- [Task description]:
Data follows below. Repeat exactly the lines between the line holding "Image result for the block wardrobes" and the line holding "Kiba, Akamaru e Hinata atacam Shino", inclusive, and nothing more; drop pictures.

- [Data listing]:
= Beginning of Section =
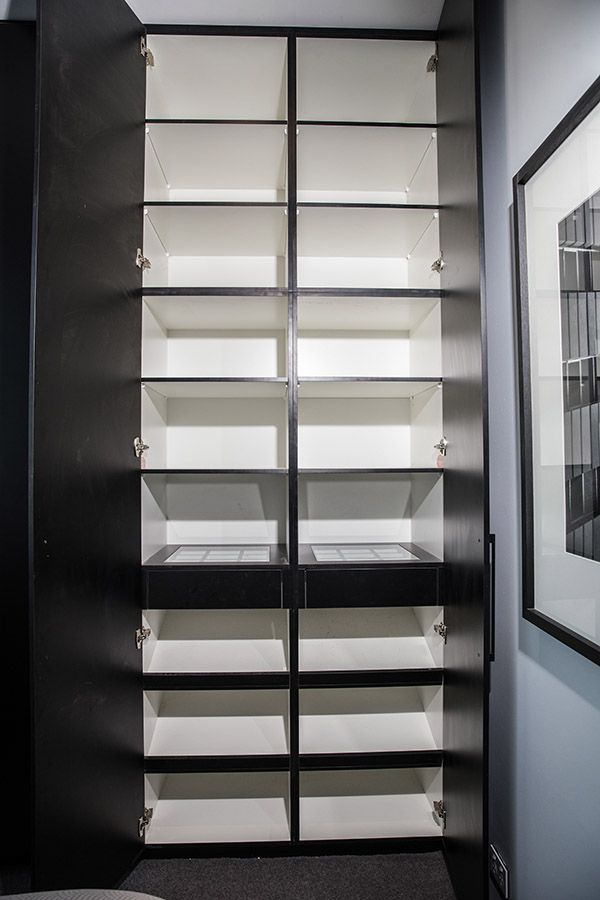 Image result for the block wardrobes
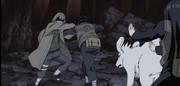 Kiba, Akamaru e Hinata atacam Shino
= End of Section =
= Beginning of Section =
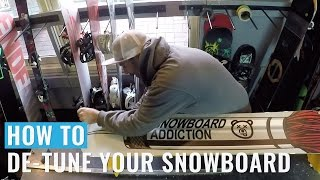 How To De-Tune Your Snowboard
= End of Section =
= Beginning of Section =
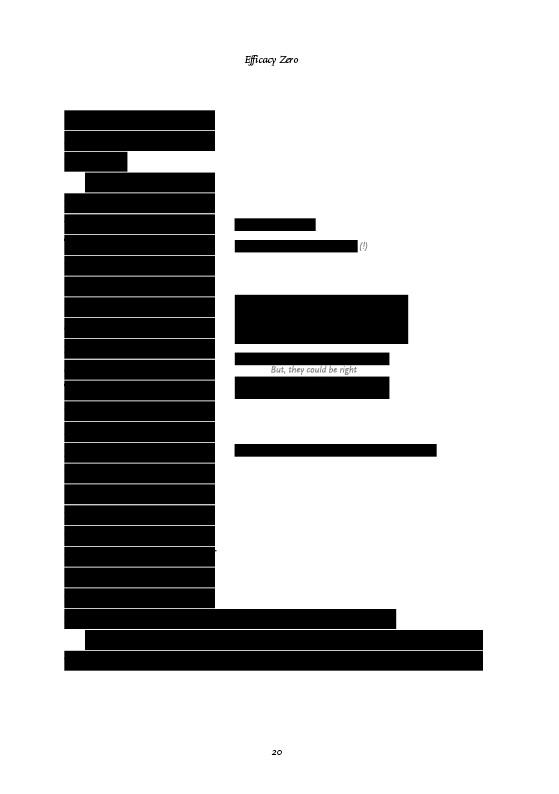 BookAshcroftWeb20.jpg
= End of Section =
- [Written response]:
 Image result for the block wardrobes
 Kiba, Akamaru e Hinata atacam Shino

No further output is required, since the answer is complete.